= Ivan Kušan =

Croatian writer

Ivan Kušan (30 August 1933 – 20 November 2012) was a Croatian writer.

Kušan was born in Sarajevo, Kingdom of Yugoslavia to the family of Jakša Kušan, a bookstore owner. The family moved to Zagreb in 1939. At the age of ten Ivan discovered his writing talent and wrote his first novel.

Later, Kušan discovered a taste for world travel and visual arts. In the 1950s he worked on Radio Zagreb. From 1980 to 1994 he taught at the Drama Arts Academy of University of Zagreb.

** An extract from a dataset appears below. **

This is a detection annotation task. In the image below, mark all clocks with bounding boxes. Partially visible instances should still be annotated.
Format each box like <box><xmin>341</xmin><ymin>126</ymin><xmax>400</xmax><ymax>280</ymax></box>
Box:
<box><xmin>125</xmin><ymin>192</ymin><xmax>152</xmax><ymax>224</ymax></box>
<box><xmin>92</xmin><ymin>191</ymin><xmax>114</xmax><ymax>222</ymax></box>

He published his first book in 1956. His specialty became children's novels, and some of them, like Lažeš, Melita and Koko u Parizu, became very popular. In the later stages of his writing career, Kušan found a taste for erotic fiction. He also wrote a novel about famous outlaw Jovo Stanisavljević Čaruga, later adapted into 1991 motion picture.

==Personal life==
Kušan was married twice and had one son from his first marriage. He had several strokes from which he never recovered, which ultimately led to his death in Zagreb, Croatia on 20 November 2012.

== Books by Ivan Kušan ==
Kušan published four short story collections and fifteen novels, but he is best known for his children books. He wrote one short story collection, Strašni kauboj consisting of 30 stories usually 5-10 pages long. Other children books are eight novels. These are in chronological order: Uzbuna na Zelenom Vrhu, Koko i duhovi, Domaća zadaća, Zagonetni dječak, Lažeš, Melita, Koko u Parizu, Ljubav ili smrt and Koko u Kninu. His most famous book is Koko u Parizu. It has been adapted for a theatre play and a film.